» YOUR GOAL: Extract each line of the listing that contains the string "instances", treating uppercase and lowercase letters as different.
═══ SUPPLIED MATERIAL ═══
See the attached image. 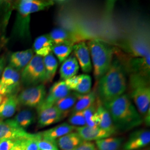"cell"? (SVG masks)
Wrapping results in <instances>:
<instances>
[{
  "label": "cell",
  "instance_id": "30bf717a",
  "mask_svg": "<svg viewBox=\"0 0 150 150\" xmlns=\"http://www.w3.org/2000/svg\"><path fill=\"white\" fill-rule=\"evenodd\" d=\"M20 83V74L11 66H7L0 80V94L4 96L14 95L18 90Z\"/></svg>",
  "mask_w": 150,
  "mask_h": 150
},
{
  "label": "cell",
  "instance_id": "f35d334b",
  "mask_svg": "<svg viewBox=\"0 0 150 150\" xmlns=\"http://www.w3.org/2000/svg\"><path fill=\"white\" fill-rule=\"evenodd\" d=\"M15 144V141L3 139L0 141V150H10Z\"/></svg>",
  "mask_w": 150,
  "mask_h": 150
},
{
  "label": "cell",
  "instance_id": "d6986e66",
  "mask_svg": "<svg viewBox=\"0 0 150 150\" xmlns=\"http://www.w3.org/2000/svg\"><path fill=\"white\" fill-rule=\"evenodd\" d=\"M33 52V50L28 49L13 53L10 59V66L17 71L23 70L32 59Z\"/></svg>",
  "mask_w": 150,
  "mask_h": 150
},
{
  "label": "cell",
  "instance_id": "7bdbcfd3",
  "mask_svg": "<svg viewBox=\"0 0 150 150\" xmlns=\"http://www.w3.org/2000/svg\"><path fill=\"white\" fill-rule=\"evenodd\" d=\"M4 97H5V96H2V95L0 94V104L1 103V102H2Z\"/></svg>",
  "mask_w": 150,
  "mask_h": 150
},
{
  "label": "cell",
  "instance_id": "4316f807",
  "mask_svg": "<svg viewBox=\"0 0 150 150\" xmlns=\"http://www.w3.org/2000/svg\"><path fill=\"white\" fill-rule=\"evenodd\" d=\"M14 120L21 128L25 129L34 123L35 113L31 109H23L16 115Z\"/></svg>",
  "mask_w": 150,
  "mask_h": 150
},
{
  "label": "cell",
  "instance_id": "8fae6325",
  "mask_svg": "<svg viewBox=\"0 0 150 150\" xmlns=\"http://www.w3.org/2000/svg\"><path fill=\"white\" fill-rule=\"evenodd\" d=\"M38 126L42 128L59 122L62 115L54 105H47L42 102L37 108Z\"/></svg>",
  "mask_w": 150,
  "mask_h": 150
},
{
  "label": "cell",
  "instance_id": "3957f363",
  "mask_svg": "<svg viewBox=\"0 0 150 150\" xmlns=\"http://www.w3.org/2000/svg\"><path fill=\"white\" fill-rule=\"evenodd\" d=\"M87 45L90 53L94 77L98 80L110 67L115 51L108 43L98 39L91 40Z\"/></svg>",
  "mask_w": 150,
  "mask_h": 150
},
{
  "label": "cell",
  "instance_id": "44dd1931",
  "mask_svg": "<svg viewBox=\"0 0 150 150\" xmlns=\"http://www.w3.org/2000/svg\"><path fill=\"white\" fill-rule=\"evenodd\" d=\"M19 105L17 96L14 94L5 96L0 104V119L4 120L12 117Z\"/></svg>",
  "mask_w": 150,
  "mask_h": 150
},
{
  "label": "cell",
  "instance_id": "b9f144b4",
  "mask_svg": "<svg viewBox=\"0 0 150 150\" xmlns=\"http://www.w3.org/2000/svg\"><path fill=\"white\" fill-rule=\"evenodd\" d=\"M5 59L4 57L0 58V76L2 74V72L4 70L5 66Z\"/></svg>",
  "mask_w": 150,
  "mask_h": 150
},
{
  "label": "cell",
  "instance_id": "9a60e30c",
  "mask_svg": "<svg viewBox=\"0 0 150 150\" xmlns=\"http://www.w3.org/2000/svg\"><path fill=\"white\" fill-rule=\"evenodd\" d=\"M74 55L84 73H89L92 69L91 56L87 43L82 41L73 46Z\"/></svg>",
  "mask_w": 150,
  "mask_h": 150
},
{
  "label": "cell",
  "instance_id": "1f68e13d",
  "mask_svg": "<svg viewBox=\"0 0 150 150\" xmlns=\"http://www.w3.org/2000/svg\"><path fill=\"white\" fill-rule=\"evenodd\" d=\"M97 103H94L91 106L83 111L86 120V126L90 127H97V116L96 113Z\"/></svg>",
  "mask_w": 150,
  "mask_h": 150
},
{
  "label": "cell",
  "instance_id": "cb8c5ba5",
  "mask_svg": "<svg viewBox=\"0 0 150 150\" xmlns=\"http://www.w3.org/2000/svg\"><path fill=\"white\" fill-rule=\"evenodd\" d=\"M75 127H76L71 125L69 123L64 122L54 127L46 130L40 134L43 138L56 140L57 138H60L66 134H70L75 129Z\"/></svg>",
  "mask_w": 150,
  "mask_h": 150
},
{
  "label": "cell",
  "instance_id": "8992f818",
  "mask_svg": "<svg viewBox=\"0 0 150 150\" xmlns=\"http://www.w3.org/2000/svg\"><path fill=\"white\" fill-rule=\"evenodd\" d=\"M131 57H143L150 54L149 36L132 35L123 41L121 46Z\"/></svg>",
  "mask_w": 150,
  "mask_h": 150
},
{
  "label": "cell",
  "instance_id": "ba28073f",
  "mask_svg": "<svg viewBox=\"0 0 150 150\" xmlns=\"http://www.w3.org/2000/svg\"><path fill=\"white\" fill-rule=\"evenodd\" d=\"M46 91L43 84L27 87L17 96L19 105L26 107H37L44 101Z\"/></svg>",
  "mask_w": 150,
  "mask_h": 150
},
{
  "label": "cell",
  "instance_id": "52a82bcc",
  "mask_svg": "<svg viewBox=\"0 0 150 150\" xmlns=\"http://www.w3.org/2000/svg\"><path fill=\"white\" fill-rule=\"evenodd\" d=\"M31 0H22L17 6V15L15 25V33L21 38H28L30 36V23Z\"/></svg>",
  "mask_w": 150,
  "mask_h": 150
},
{
  "label": "cell",
  "instance_id": "8d00e7d4",
  "mask_svg": "<svg viewBox=\"0 0 150 150\" xmlns=\"http://www.w3.org/2000/svg\"><path fill=\"white\" fill-rule=\"evenodd\" d=\"M79 80V75H76L75 76H73L70 79H68L66 80H64V82L67 86V87L70 89V90L74 91L77 85Z\"/></svg>",
  "mask_w": 150,
  "mask_h": 150
},
{
  "label": "cell",
  "instance_id": "2e32d148",
  "mask_svg": "<svg viewBox=\"0 0 150 150\" xmlns=\"http://www.w3.org/2000/svg\"><path fill=\"white\" fill-rule=\"evenodd\" d=\"M97 100V127L110 132L112 134H115L117 130L114 126L112 120L110 113L98 98Z\"/></svg>",
  "mask_w": 150,
  "mask_h": 150
},
{
  "label": "cell",
  "instance_id": "484cf974",
  "mask_svg": "<svg viewBox=\"0 0 150 150\" xmlns=\"http://www.w3.org/2000/svg\"><path fill=\"white\" fill-rule=\"evenodd\" d=\"M76 101L77 97L75 92H70L67 96L55 102L54 105L62 114L63 118H64L70 111H72Z\"/></svg>",
  "mask_w": 150,
  "mask_h": 150
},
{
  "label": "cell",
  "instance_id": "6da1fadb",
  "mask_svg": "<svg viewBox=\"0 0 150 150\" xmlns=\"http://www.w3.org/2000/svg\"><path fill=\"white\" fill-rule=\"evenodd\" d=\"M98 81L97 95L102 103L111 101L125 93L127 88L126 71L116 56L109 69Z\"/></svg>",
  "mask_w": 150,
  "mask_h": 150
},
{
  "label": "cell",
  "instance_id": "d6a6232c",
  "mask_svg": "<svg viewBox=\"0 0 150 150\" xmlns=\"http://www.w3.org/2000/svg\"><path fill=\"white\" fill-rule=\"evenodd\" d=\"M41 137L40 133L36 134H27L22 138L25 150H40L38 146V142Z\"/></svg>",
  "mask_w": 150,
  "mask_h": 150
},
{
  "label": "cell",
  "instance_id": "83f0119b",
  "mask_svg": "<svg viewBox=\"0 0 150 150\" xmlns=\"http://www.w3.org/2000/svg\"><path fill=\"white\" fill-rule=\"evenodd\" d=\"M43 64L46 71L47 82H52L56 75L59 62L52 52L43 57Z\"/></svg>",
  "mask_w": 150,
  "mask_h": 150
},
{
  "label": "cell",
  "instance_id": "74e56055",
  "mask_svg": "<svg viewBox=\"0 0 150 150\" xmlns=\"http://www.w3.org/2000/svg\"><path fill=\"white\" fill-rule=\"evenodd\" d=\"M74 150H97V149L94 143L88 141H83Z\"/></svg>",
  "mask_w": 150,
  "mask_h": 150
},
{
  "label": "cell",
  "instance_id": "f6af8a7d",
  "mask_svg": "<svg viewBox=\"0 0 150 150\" xmlns=\"http://www.w3.org/2000/svg\"></svg>",
  "mask_w": 150,
  "mask_h": 150
},
{
  "label": "cell",
  "instance_id": "e575fe53",
  "mask_svg": "<svg viewBox=\"0 0 150 150\" xmlns=\"http://www.w3.org/2000/svg\"><path fill=\"white\" fill-rule=\"evenodd\" d=\"M69 122L73 126L82 127L86 126V120L83 111L72 112L69 118Z\"/></svg>",
  "mask_w": 150,
  "mask_h": 150
},
{
  "label": "cell",
  "instance_id": "ee69618b",
  "mask_svg": "<svg viewBox=\"0 0 150 150\" xmlns=\"http://www.w3.org/2000/svg\"><path fill=\"white\" fill-rule=\"evenodd\" d=\"M1 3H2V1H0V4H1Z\"/></svg>",
  "mask_w": 150,
  "mask_h": 150
},
{
  "label": "cell",
  "instance_id": "4fadbf2b",
  "mask_svg": "<svg viewBox=\"0 0 150 150\" xmlns=\"http://www.w3.org/2000/svg\"><path fill=\"white\" fill-rule=\"evenodd\" d=\"M27 134L14 120L0 119V141L3 139L15 141L25 136Z\"/></svg>",
  "mask_w": 150,
  "mask_h": 150
},
{
  "label": "cell",
  "instance_id": "7c38bea8",
  "mask_svg": "<svg viewBox=\"0 0 150 150\" xmlns=\"http://www.w3.org/2000/svg\"><path fill=\"white\" fill-rule=\"evenodd\" d=\"M48 35L54 45L66 44L74 46L85 39L80 33L62 28H54Z\"/></svg>",
  "mask_w": 150,
  "mask_h": 150
},
{
  "label": "cell",
  "instance_id": "277c9868",
  "mask_svg": "<svg viewBox=\"0 0 150 150\" xmlns=\"http://www.w3.org/2000/svg\"><path fill=\"white\" fill-rule=\"evenodd\" d=\"M129 87V97L134 100L140 115L144 117L150 108V79L141 75L130 74Z\"/></svg>",
  "mask_w": 150,
  "mask_h": 150
},
{
  "label": "cell",
  "instance_id": "ab89813d",
  "mask_svg": "<svg viewBox=\"0 0 150 150\" xmlns=\"http://www.w3.org/2000/svg\"><path fill=\"white\" fill-rule=\"evenodd\" d=\"M22 138L15 141V144L10 150H25V147Z\"/></svg>",
  "mask_w": 150,
  "mask_h": 150
},
{
  "label": "cell",
  "instance_id": "5bb4252c",
  "mask_svg": "<svg viewBox=\"0 0 150 150\" xmlns=\"http://www.w3.org/2000/svg\"><path fill=\"white\" fill-rule=\"evenodd\" d=\"M149 130L141 129L132 132L123 145V150H136L144 148L150 144Z\"/></svg>",
  "mask_w": 150,
  "mask_h": 150
},
{
  "label": "cell",
  "instance_id": "d4e9b609",
  "mask_svg": "<svg viewBox=\"0 0 150 150\" xmlns=\"http://www.w3.org/2000/svg\"><path fill=\"white\" fill-rule=\"evenodd\" d=\"M83 141L77 132H71L58 139L56 142L62 150H74Z\"/></svg>",
  "mask_w": 150,
  "mask_h": 150
},
{
  "label": "cell",
  "instance_id": "4dcf8cb0",
  "mask_svg": "<svg viewBox=\"0 0 150 150\" xmlns=\"http://www.w3.org/2000/svg\"><path fill=\"white\" fill-rule=\"evenodd\" d=\"M79 76V82L74 90L75 92L79 94H86L90 92L92 86L91 76L87 74H82Z\"/></svg>",
  "mask_w": 150,
  "mask_h": 150
},
{
  "label": "cell",
  "instance_id": "9c48e42d",
  "mask_svg": "<svg viewBox=\"0 0 150 150\" xmlns=\"http://www.w3.org/2000/svg\"><path fill=\"white\" fill-rule=\"evenodd\" d=\"M118 59L122 63L126 72H129V74L141 75L150 79V54L143 57L129 56L126 59L125 57L122 59Z\"/></svg>",
  "mask_w": 150,
  "mask_h": 150
},
{
  "label": "cell",
  "instance_id": "60d3db41",
  "mask_svg": "<svg viewBox=\"0 0 150 150\" xmlns=\"http://www.w3.org/2000/svg\"><path fill=\"white\" fill-rule=\"evenodd\" d=\"M144 121L145 122L146 125L147 126H150V108L149 109L147 113L145 115V116H144Z\"/></svg>",
  "mask_w": 150,
  "mask_h": 150
},
{
  "label": "cell",
  "instance_id": "5b68a950",
  "mask_svg": "<svg viewBox=\"0 0 150 150\" xmlns=\"http://www.w3.org/2000/svg\"><path fill=\"white\" fill-rule=\"evenodd\" d=\"M21 82L25 86L31 87L36 86L47 82V77L43 64V57L34 55L22 70Z\"/></svg>",
  "mask_w": 150,
  "mask_h": 150
},
{
  "label": "cell",
  "instance_id": "ac0fdd59",
  "mask_svg": "<svg viewBox=\"0 0 150 150\" xmlns=\"http://www.w3.org/2000/svg\"><path fill=\"white\" fill-rule=\"evenodd\" d=\"M75 129L82 139L86 141L93 140L97 141L109 137L112 135L110 132L98 127H90L85 126L82 127H76Z\"/></svg>",
  "mask_w": 150,
  "mask_h": 150
},
{
  "label": "cell",
  "instance_id": "836d02e7",
  "mask_svg": "<svg viewBox=\"0 0 150 150\" xmlns=\"http://www.w3.org/2000/svg\"><path fill=\"white\" fill-rule=\"evenodd\" d=\"M54 4V1H40L31 0V13L43 11L49 8Z\"/></svg>",
  "mask_w": 150,
  "mask_h": 150
},
{
  "label": "cell",
  "instance_id": "603a6c76",
  "mask_svg": "<svg viewBox=\"0 0 150 150\" xmlns=\"http://www.w3.org/2000/svg\"><path fill=\"white\" fill-rule=\"evenodd\" d=\"M75 93L77 97V101L72 110V112L83 111L88 107L91 106L96 100L97 95L96 91L95 90L91 91L86 94Z\"/></svg>",
  "mask_w": 150,
  "mask_h": 150
},
{
  "label": "cell",
  "instance_id": "d590c367",
  "mask_svg": "<svg viewBox=\"0 0 150 150\" xmlns=\"http://www.w3.org/2000/svg\"><path fill=\"white\" fill-rule=\"evenodd\" d=\"M38 146L40 150H59L56 140L43 138L41 134L38 140Z\"/></svg>",
  "mask_w": 150,
  "mask_h": 150
},
{
  "label": "cell",
  "instance_id": "f546056e",
  "mask_svg": "<svg viewBox=\"0 0 150 150\" xmlns=\"http://www.w3.org/2000/svg\"><path fill=\"white\" fill-rule=\"evenodd\" d=\"M73 51V46L66 44L54 45L52 52L59 63H62L67 59Z\"/></svg>",
  "mask_w": 150,
  "mask_h": 150
},
{
  "label": "cell",
  "instance_id": "e0dca14e",
  "mask_svg": "<svg viewBox=\"0 0 150 150\" xmlns=\"http://www.w3.org/2000/svg\"><path fill=\"white\" fill-rule=\"evenodd\" d=\"M70 92L71 90L66 86L64 81H57L51 87L43 102L47 105H54L55 102L67 96Z\"/></svg>",
  "mask_w": 150,
  "mask_h": 150
},
{
  "label": "cell",
  "instance_id": "7a4b0ae2",
  "mask_svg": "<svg viewBox=\"0 0 150 150\" xmlns=\"http://www.w3.org/2000/svg\"><path fill=\"white\" fill-rule=\"evenodd\" d=\"M110 113L116 130L127 131L140 126L143 120L127 94L102 103Z\"/></svg>",
  "mask_w": 150,
  "mask_h": 150
},
{
  "label": "cell",
  "instance_id": "ffe728a7",
  "mask_svg": "<svg viewBox=\"0 0 150 150\" xmlns=\"http://www.w3.org/2000/svg\"><path fill=\"white\" fill-rule=\"evenodd\" d=\"M54 46V42L49 35H43L36 38L35 40L33 51L36 55L44 57L52 52Z\"/></svg>",
  "mask_w": 150,
  "mask_h": 150
},
{
  "label": "cell",
  "instance_id": "f1b7e54d",
  "mask_svg": "<svg viewBox=\"0 0 150 150\" xmlns=\"http://www.w3.org/2000/svg\"><path fill=\"white\" fill-rule=\"evenodd\" d=\"M121 137H107L96 142L98 150H120L123 142Z\"/></svg>",
  "mask_w": 150,
  "mask_h": 150
},
{
  "label": "cell",
  "instance_id": "7402d4cb",
  "mask_svg": "<svg viewBox=\"0 0 150 150\" xmlns=\"http://www.w3.org/2000/svg\"><path fill=\"white\" fill-rule=\"evenodd\" d=\"M80 66L75 56L70 55L62 62L60 69L59 75L61 80L64 81L75 76L78 74Z\"/></svg>",
  "mask_w": 150,
  "mask_h": 150
}]
</instances>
═══
» CORRECT OUTPUT:
Wrapping results in <instances>:
<instances>
</instances>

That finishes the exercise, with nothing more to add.